The newspaper I used to work for had, at its heyday in the late '90s and early '00s, two staff film critics, with the result that at the end of the year, readers were given two 10 best and 10 worst lists of movies. Moulin Rouge! made one critic's 10 best list and the other's 10 worst. Well, it's that kind of movie: It either exhilarates you or exhausts you. I have a bent toward directors who have their own idiosyncratic visions, even if the idiosyncrasies can be annoying. So I will confess to being swept away by the tide of images and sounds that Baz Luhrmann crafts for his film. I wouldn't want every movie to be like it, but for me, Moulin Rouge! is fun to watch -- maybe every 10 years or so.

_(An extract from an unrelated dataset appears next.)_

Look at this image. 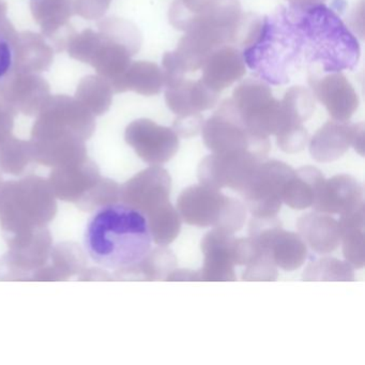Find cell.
<instances>
[{"label": "cell", "mask_w": 365, "mask_h": 365, "mask_svg": "<svg viewBox=\"0 0 365 365\" xmlns=\"http://www.w3.org/2000/svg\"><path fill=\"white\" fill-rule=\"evenodd\" d=\"M242 55L260 80L279 86L299 73L309 78L354 69L360 46L324 4L290 3L262 20L255 41Z\"/></svg>", "instance_id": "cell-1"}, {"label": "cell", "mask_w": 365, "mask_h": 365, "mask_svg": "<svg viewBox=\"0 0 365 365\" xmlns=\"http://www.w3.org/2000/svg\"><path fill=\"white\" fill-rule=\"evenodd\" d=\"M85 245L89 256L106 268L131 266L150 251L146 217L127 205L103 207L87 226Z\"/></svg>", "instance_id": "cell-2"}, {"label": "cell", "mask_w": 365, "mask_h": 365, "mask_svg": "<svg viewBox=\"0 0 365 365\" xmlns=\"http://www.w3.org/2000/svg\"><path fill=\"white\" fill-rule=\"evenodd\" d=\"M56 196L48 180L29 176L0 183V227L5 237L43 227L56 217Z\"/></svg>", "instance_id": "cell-3"}, {"label": "cell", "mask_w": 365, "mask_h": 365, "mask_svg": "<svg viewBox=\"0 0 365 365\" xmlns=\"http://www.w3.org/2000/svg\"><path fill=\"white\" fill-rule=\"evenodd\" d=\"M168 19L178 31L212 29L232 31L236 44L247 48L259 31L262 19L243 14L238 0H175Z\"/></svg>", "instance_id": "cell-4"}, {"label": "cell", "mask_w": 365, "mask_h": 365, "mask_svg": "<svg viewBox=\"0 0 365 365\" xmlns=\"http://www.w3.org/2000/svg\"><path fill=\"white\" fill-rule=\"evenodd\" d=\"M230 100L252 135L269 138L285 128L281 101L273 97L270 87L264 81H245L235 89Z\"/></svg>", "instance_id": "cell-5"}, {"label": "cell", "mask_w": 365, "mask_h": 365, "mask_svg": "<svg viewBox=\"0 0 365 365\" xmlns=\"http://www.w3.org/2000/svg\"><path fill=\"white\" fill-rule=\"evenodd\" d=\"M205 145L213 153L251 151L262 159H266L270 151L269 138L252 135L245 128L232 104L226 100L202 125Z\"/></svg>", "instance_id": "cell-6"}, {"label": "cell", "mask_w": 365, "mask_h": 365, "mask_svg": "<svg viewBox=\"0 0 365 365\" xmlns=\"http://www.w3.org/2000/svg\"><path fill=\"white\" fill-rule=\"evenodd\" d=\"M9 251L0 258V281H31V275L48 264L53 238L46 226L6 237Z\"/></svg>", "instance_id": "cell-7"}, {"label": "cell", "mask_w": 365, "mask_h": 365, "mask_svg": "<svg viewBox=\"0 0 365 365\" xmlns=\"http://www.w3.org/2000/svg\"><path fill=\"white\" fill-rule=\"evenodd\" d=\"M294 173V168L284 162L262 161L240 192L247 210L254 217H277L283 204L284 187Z\"/></svg>", "instance_id": "cell-8"}, {"label": "cell", "mask_w": 365, "mask_h": 365, "mask_svg": "<svg viewBox=\"0 0 365 365\" xmlns=\"http://www.w3.org/2000/svg\"><path fill=\"white\" fill-rule=\"evenodd\" d=\"M249 237L268 251L277 268L297 270L307 259V247L300 235L284 230L277 217H252Z\"/></svg>", "instance_id": "cell-9"}, {"label": "cell", "mask_w": 365, "mask_h": 365, "mask_svg": "<svg viewBox=\"0 0 365 365\" xmlns=\"http://www.w3.org/2000/svg\"><path fill=\"white\" fill-rule=\"evenodd\" d=\"M262 161L264 160L251 151L212 153L198 165L200 185L215 190L228 187L240 193Z\"/></svg>", "instance_id": "cell-10"}, {"label": "cell", "mask_w": 365, "mask_h": 365, "mask_svg": "<svg viewBox=\"0 0 365 365\" xmlns=\"http://www.w3.org/2000/svg\"><path fill=\"white\" fill-rule=\"evenodd\" d=\"M235 198L206 185H191L181 192L177 210L187 225L225 230Z\"/></svg>", "instance_id": "cell-11"}, {"label": "cell", "mask_w": 365, "mask_h": 365, "mask_svg": "<svg viewBox=\"0 0 365 365\" xmlns=\"http://www.w3.org/2000/svg\"><path fill=\"white\" fill-rule=\"evenodd\" d=\"M125 138L136 155L150 165L168 163L179 149L176 132L149 119L133 121L125 130Z\"/></svg>", "instance_id": "cell-12"}, {"label": "cell", "mask_w": 365, "mask_h": 365, "mask_svg": "<svg viewBox=\"0 0 365 365\" xmlns=\"http://www.w3.org/2000/svg\"><path fill=\"white\" fill-rule=\"evenodd\" d=\"M172 178L165 168L153 165L132 177L120 187L123 205L148 215L170 202Z\"/></svg>", "instance_id": "cell-13"}, {"label": "cell", "mask_w": 365, "mask_h": 365, "mask_svg": "<svg viewBox=\"0 0 365 365\" xmlns=\"http://www.w3.org/2000/svg\"><path fill=\"white\" fill-rule=\"evenodd\" d=\"M314 96L324 104L333 120L348 121L359 108V97L349 81L341 72L322 76H309Z\"/></svg>", "instance_id": "cell-14"}, {"label": "cell", "mask_w": 365, "mask_h": 365, "mask_svg": "<svg viewBox=\"0 0 365 365\" xmlns=\"http://www.w3.org/2000/svg\"><path fill=\"white\" fill-rule=\"evenodd\" d=\"M235 238L234 234L220 228H213L205 235L200 243L204 254V266L200 270V281H236L232 257Z\"/></svg>", "instance_id": "cell-15"}, {"label": "cell", "mask_w": 365, "mask_h": 365, "mask_svg": "<svg viewBox=\"0 0 365 365\" xmlns=\"http://www.w3.org/2000/svg\"><path fill=\"white\" fill-rule=\"evenodd\" d=\"M362 185L350 175L333 176L320 185L314 200V210L328 215H344L358 208L363 202Z\"/></svg>", "instance_id": "cell-16"}, {"label": "cell", "mask_w": 365, "mask_h": 365, "mask_svg": "<svg viewBox=\"0 0 365 365\" xmlns=\"http://www.w3.org/2000/svg\"><path fill=\"white\" fill-rule=\"evenodd\" d=\"M100 177L97 164L86 158L69 165L53 168L48 181L57 200L76 204Z\"/></svg>", "instance_id": "cell-17"}, {"label": "cell", "mask_w": 365, "mask_h": 365, "mask_svg": "<svg viewBox=\"0 0 365 365\" xmlns=\"http://www.w3.org/2000/svg\"><path fill=\"white\" fill-rule=\"evenodd\" d=\"M202 69L200 81L217 95L241 80L247 72L243 55L232 46L215 51Z\"/></svg>", "instance_id": "cell-18"}, {"label": "cell", "mask_w": 365, "mask_h": 365, "mask_svg": "<svg viewBox=\"0 0 365 365\" xmlns=\"http://www.w3.org/2000/svg\"><path fill=\"white\" fill-rule=\"evenodd\" d=\"M217 93H213L202 81L183 80L166 85L168 108L177 116L200 114L217 103Z\"/></svg>", "instance_id": "cell-19"}, {"label": "cell", "mask_w": 365, "mask_h": 365, "mask_svg": "<svg viewBox=\"0 0 365 365\" xmlns=\"http://www.w3.org/2000/svg\"><path fill=\"white\" fill-rule=\"evenodd\" d=\"M297 230L307 247L316 253H332L341 245L339 221L328 213L316 211L303 215L297 222Z\"/></svg>", "instance_id": "cell-20"}, {"label": "cell", "mask_w": 365, "mask_h": 365, "mask_svg": "<svg viewBox=\"0 0 365 365\" xmlns=\"http://www.w3.org/2000/svg\"><path fill=\"white\" fill-rule=\"evenodd\" d=\"M354 125L348 121H328L309 142L312 158L320 163L336 161L351 146Z\"/></svg>", "instance_id": "cell-21"}, {"label": "cell", "mask_w": 365, "mask_h": 365, "mask_svg": "<svg viewBox=\"0 0 365 365\" xmlns=\"http://www.w3.org/2000/svg\"><path fill=\"white\" fill-rule=\"evenodd\" d=\"M52 264H44L31 275V281H67L86 268L87 258L82 247L74 242L55 245L51 251Z\"/></svg>", "instance_id": "cell-22"}, {"label": "cell", "mask_w": 365, "mask_h": 365, "mask_svg": "<svg viewBox=\"0 0 365 365\" xmlns=\"http://www.w3.org/2000/svg\"><path fill=\"white\" fill-rule=\"evenodd\" d=\"M84 140L76 138L31 140L34 161L46 168H61L86 159Z\"/></svg>", "instance_id": "cell-23"}, {"label": "cell", "mask_w": 365, "mask_h": 365, "mask_svg": "<svg viewBox=\"0 0 365 365\" xmlns=\"http://www.w3.org/2000/svg\"><path fill=\"white\" fill-rule=\"evenodd\" d=\"M177 268V257L165 247L149 251L140 262L115 271L114 279L121 281H166Z\"/></svg>", "instance_id": "cell-24"}, {"label": "cell", "mask_w": 365, "mask_h": 365, "mask_svg": "<svg viewBox=\"0 0 365 365\" xmlns=\"http://www.w3.org/2000/svg\"><path fill=\"white\" fill-rule=\"evenodd\" d=\"M324 177L318 168L307 165L294 170L284 187L282 200L294 210H304L313 205Z\"/></svg>", "instance_id": "cell-25"}, {"label": "cell", "mask_w": 365, "mask_h": 365, "mask_svg": "<svg viewBox=\"0 0 365 365\" xmlns=\"http://www.w3.org/2000/svg\"><path fill=\"white\" fill-rule=\"evenodd\" d=\"M145 217H147L149 232L155 245L166 247L176 240L182 220L178 210L170 202L158 207Z\"/></svg>", "instance_id": "cell-26"}, {"label": "cell", "mask_w": 365, "mask_h": 365, "mask_svg": "<svg viewBox=\"0 0 365 365\" xmlns=\"http://www.w3.org/2000/svg\"><path fill=\"white\" fill-rule=\"evenodd\" d=\"M163 86V70L153 63H134L120 80L121 91L132 89L144 96L158 95Z\"/></svg>", "instance_id": "cell-27"}, {"label": "cell", "mask_w": 365, "mask_h": 365, "mask_svg": "<svg viewBox=\"0 0 365 365\" xmlns=\"http://www.w3.org/2000/svg\"><path fill=\"white\" fill-rule=\"evenodd\" d=\"M281 103L286 117V128L282 131L303 125L315 110V101L311 91L301 86L288 89Z\"/></svg>", "instance_id": "cell-28"}, {"label": "cell", "mask_w": 365, "mask_h": 365, "mask_svg": "<svg viewBox=\"0 0 365 365\" xmlns=\"http://www.w3.org/2000/svg\"><path fill=\"white\" fill-rule=\"evenodd\" d=\"M304 281H354V268L349 262L333 257H322L305 268Z\"/></svg>", "instance_id": "cell-29"}, {"label": "cell", "mask_w": 365, "mask_h": 365, "mask_svg": "<svg viewBox=\"0 0 365 365\" xmlns=\"http://www.w3.org/2000/svg\"><path fill=\"white\" fill-rule=\"evenodd\" d=\"M34 161L31 143L9 140L0 146V170L12 176H21Z\"/></svg>", "instance_id": "cell-30"}, {"label": "cell", "mask_w": 365, "mask_h": 365, "mask_svg": "<svg viewBox=\"0 0 365 365\" xmlns=\"http://www.w3.org/2000/svg\"><path fill=\"white\" fill-rule=\"evenodd\" d=\"M120 200V185L112 179L100 177L99 180L76 202L81 210L91 212L117 204Z\"/></svg>", "instance_id": "cell-31"}, {"label": "cell", "mask_w": 365, "mask_h": 365, "mask_svg": "<svg viewBox=\"0 0 365 365\" xmlns=\"http://www.w3.org/2000/svg\"><path fill=\"white\" fill-rule=\"evenodd\" d=\"M364 228H351L341 232V243L346 262L352 268L362 269L365 264Z\"/></svg>", "instance_id": "cell-32"}, {"label": "cell", "mask_w": 365, "mask_h": 365, "mask_svg": "<svg viewBox=\"0 0 365 365\" xmlns=\"http://www.w3.org/2000/svg\"><path fill=\"white\" fill-rule=\"evenodd\" d=\"M262 249V247H260ZM279 277L277 264L266 250H260L255 259L247 264L242 274L243 281L272 282Z\"/></svg>", "instance_id": "cell-33"}, {"label": "cell", "mask_w": 365, "mask_h": 365, "mask_svg": "<svg viewBox=\"0 0 365 365\" xmlns=\"http://www.w3.org/2000/svg\"><path fill=\"white\" fill-rule=\"evenodd\" d=\"M275 136L279 149L289 155L300 153L309 142V133L303 125L279 132Z\"/></svg>", "instance_id": "cell-34"}, {"label": "cell", "mask_w": 365, "mask_h": 365, "mask_svg": "<svg viewBox=\"0 0 365 365\" xmlns=\"http://www.w3.org/2000/svg\"><path fill=\"white\" fill-rule=\"evenodd\" d=\"M260 247L251 238H235L232 249V262L237 266H247L259 254Z\"/></svg>", "instance_id": "cell-35"}, {"label": "cell", "mask_w": 365, "mask_h": 365, "mask_svg": "<svg viewBox=\"0 0 365 365\" xmlns=\"http://www.w3.org/2000/svg\"><path fill=\"white\" fill-rule=\"evenodd\" d=\"M16 66V48L11 40L0 31V84L8 80Z\"/></svg>", "instance_id": "cell-36"}, {"label": "cell", "mask_w": 365, "mask_h": 365, "mask_svg": "<svg viewBox=\"0 0 365 365\" xmlns=\"http://www.w3.org/2000/svg\"><path fill=\"white\" fill-rule=\"evenodd\" d=\"M202 125H204V118L202 115H187V116L177 117L173 125V130L180 138H191L197 136L202 132Z\"/></svg>", "instance_id": "cell-37"}, {"label": "cell", "mask_w": 365, "mask_h": 365, "mask_svg": "<svg viewBox=\"0 0 365 365\" xmlns=\"http://www.w3.org/2000/svg\"><path fill=\"white\" fill-rule=\"evenodd\" d=\"M114 277L100 268H85L78 274L80 281H112Z\"/></svg>", "instance_id": "cell-38"}, {"label": "cell", "mask_w": 365, "mask_h": 365, "mask_svg": "<svg viewBox=\"0 0 365 365\" xmlns=\"http://www.w3.org/2000/svg\"><path fill=\"white\" fill-rule=\"evenodd\" d=\"M166 281H200V271L175 269Z\"/></svg>", "instance_id": "cell-39"}, {"label": "cell", "mask_w": 365, "mask_h": 365, "mask_svg": "<svg viewBox=\"0 0 365 365\" xmlns=\"http://www.w3.org/2000/svg\"><path fill=\"white\" fill-rule=\"evenodd\" d=\"M351 146L359 155H364V123L354 125Z\"/></svg>", "instance_id": "cell-40"}, {"label": "cell", "mask_w": 365, "mask_h": 365, "mask_svg": "<svg viewBox=\"0 0 365 365\" xmlns=\"http://www.w3.org/2000/svg\"><path fill=\"white\" fill-rule=\"evenodd\" d=\"M290 3H322L324 0H288Z\"/></svg>", "instance_id": "cell-41"}, {"label": "cell", "mask_w": 365, "mask_h": 365, "mask_svg": "<svg viewBox=\"0 0 365 365\" xmlns=\"http://www.w3.org/2000/svg\"><path fill=\"white\" fill-rule=\"evenodd\" d=\"M3 182V179H1V170H0V183Z\"/></svg>", "instance_id": "cell-42"}]
</instances>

There are those who think that Luhrmann confuses noise with life, and I get that objection, but his pastiche musical, a blend of Bollywood and Busby Berkeley filtered through what MTV used to be, has the kind of energy you don't see very often, and it's a beautiful showcase for Nicole Kidman and Ewan McGregor, not to mention the production design of Catherine Martin, the cinematography of Donald McAlpine, and the film editing of Jill Bilcock that brings their work into a dazzling flurry of images. The objection that the film is all images -- i.e., camera tricks and cutting -- is probably justified, as is the observation that none of the leads is a real singer or dancer -- Ewan McGregor is more a shouter than a singer, and Nicole Kidman's moves are poses strung in sequence by the editor. But there's no market for Freds, Gingers, Judys, and Genes anymore, so finding people with star quality who can also sing and dance is tougher than it used to be.